一生のさかりといふべき私の三十代は数日のうちに尽きようとして居る。何となく静止して居られないやうな気がする。私は厭はしい日のみ続いた斯の一年を忘れるといふよりも、三十歳の終りのしかも誕生にあたる日に、用事ありげな人達が窓の外を往つたり来たりする寒い年の暮の空気の中で、独り半生の悔恨に耽らうとした。私は今日まで逢ひ過ぎるほど逢つたいろ/\な男や女の顔を見るにも堪へない。さうかと言つて、斯の洋食屋から半町とない大川の水が鉄橋の下にある石の柱の方へ渦巻き流れて行くその岸の引き入れられるやうな眺めを見るにも堪へない。眼前にあるソースや辛の入物だの、ごちや/\置べた洋酒の瓶だの、壁紙で貼りつめた壁だの、その壁にかゝる粗末の額、ビイルの広告などは、反つて私の身を置く場所に適しかつた。
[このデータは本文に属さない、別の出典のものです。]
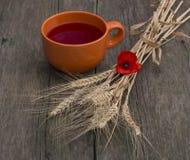 Big orange mug of juice and stalks of wheat Stock Images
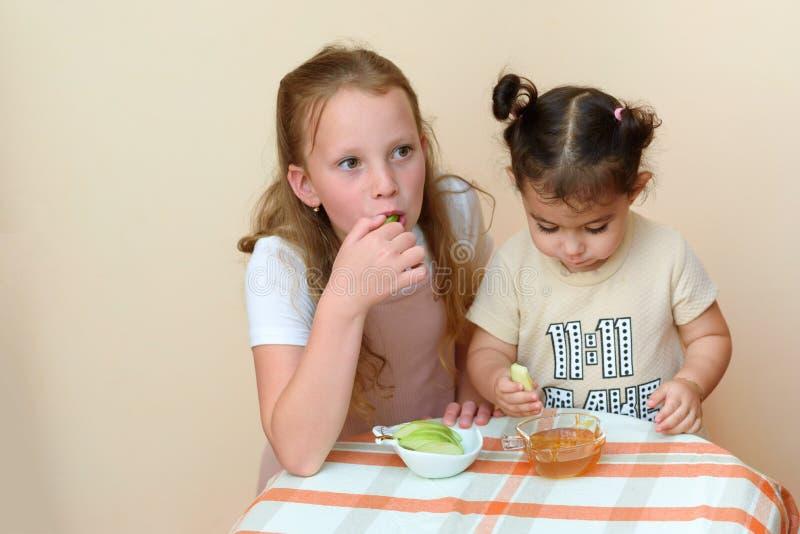 Crianças judaicas que mergulham fatias da maçã no mel em Rosh HaShanah imagens de stock royalty free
私は人並に賢い人間のつもりで居た。けれども今といふ今になつて、つく/″\自分の愚劣なことを知つた。私には何卒して一生のうちに自伝を書いて見たいといふ心があつた。恐らく斯の心は私ばかりではあるまいと思ふ。丁度私のやうにして半生を費して来たものは、自伝の到るところに得々として女の名を書きつけ容貌の好し悪し、気立、年齢、触れた肌のかず/\、其他愚かしいことの多ければ多いほど寧ろそれを誇りとしたであらうと思ふ。そして、読返して見て、斯の通り自分が愚かしい、しかしこれより愚かでないと言へる人間があるか、と問ひ返すであらうと思ふ。世にこれほど自分の愚劣を表白することはあるまい。私は今に成つて、見物の喝采の前に自分の為したことを舞台の上で繰返して見せる年老いた毒婦の心を読むことが出来る。
私には人に愛せらるゝ性質があつた、人の心を引くに足るだけの容貌もあつた。自分で言ふも異なものではあるが、私はよく手入れをした髪と、隆い筋の通つた鼻と、浅黒くはあるがしかしきめの細い光沢のある皮膚とを持つて居た。のみならず、いかにせば斯の容貌を用ふべきかといふことをも知つて居た。私には又、若々しさがあつた。力があつた。殊に私は婦人の前で自分を大きくして見せ得る不思議な力と、慇懃を失はない程度で大胆に勝手に振舞ひ得る快活さとをも持つて居た。斯うして私は何事も自分等の為ることを考へて見たことも無いやうな、慣れて知らずに居る人達に取巻かれて、唯青春の血潮の湧き立つまゝに快楽を追ひ求めた。私は求めたものが与へらるゝばかりでなく、求めないものまでも与へ…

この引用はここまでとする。